How ChatGPT’s ‘obsession’ with goblins started and what OpenAI found
It all started with a personality setting in GPT-5.1. Shortly after the release, users began complaining that the model felt oddly overfamiliar in conversation. OpenAI’s safety researchers began investigating. One researcher had personally encountered a few “goblins” and “gremlins” in their conversations and suggested the team check for them specifically.After the launch of GPT-5.1, use of the word “goblin” in ChatGPT had risen by 175%. The word “gremlin” had risen by 52%. By the time GPT-5.4 arrived, the creature language had become significantly more pronounced.What they found was a clear pattern. The goblin references were not spread evenly across ChatGPT’s responses. They were clustered in a very specific place: conversations where users had selected the “Nerdy” personality option – designed to be enthusiastic, intellectually curious and playful.ChatGPT offers personality customisation — different modes that adjust how the AI communicates, making it more formal, more casual, more playful, and so on. The “Nerdy” personality accounted for just 2.5% of all ChatGPT responses. But it accounted for 66.7% of all “goblin” mentions across the entire platform.OpenAI’s audit found that the Nerdy personality reward consistently scored outputs containing the words “goblin” or “gremlin” higher than identical responses without them, with positive uplift in 76.2% of datasets examined.
Codex gets the ‘fix’
OpenAI retired the Nerdy personality in March after launching GPT-5.4, and removed the goblin-friendly reward signal from its training process. It also filtered training data containing creature language to prevent the behaviour from being reinforced further. The problem was that GPT-5.5 had already started training before the root cause was identified. By the time the team began testing GPT-5.5 in Codex, OpenAI’s coding agent, the goblin affinity was immediately obvious to employees using the system. “Codex is, after all, quite nerdy,” OpenAI noted in its blog post, explaining the use of creatures.
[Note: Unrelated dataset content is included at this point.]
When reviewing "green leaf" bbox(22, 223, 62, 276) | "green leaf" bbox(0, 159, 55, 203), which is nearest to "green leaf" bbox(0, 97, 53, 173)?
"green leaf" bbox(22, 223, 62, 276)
For developers who, for whatever reason, want the full goblin experience back, OpenAI has provided a command to remove the suppression instructions from Codex entirely.“Taking the time to understand why a model is behaving in a strange way, and building out ways to investigate those patterns quickly, is an important capability for our research team,” the company wrote. OpenAI noticed the goblins, traced them back to their source and built better tools because of them.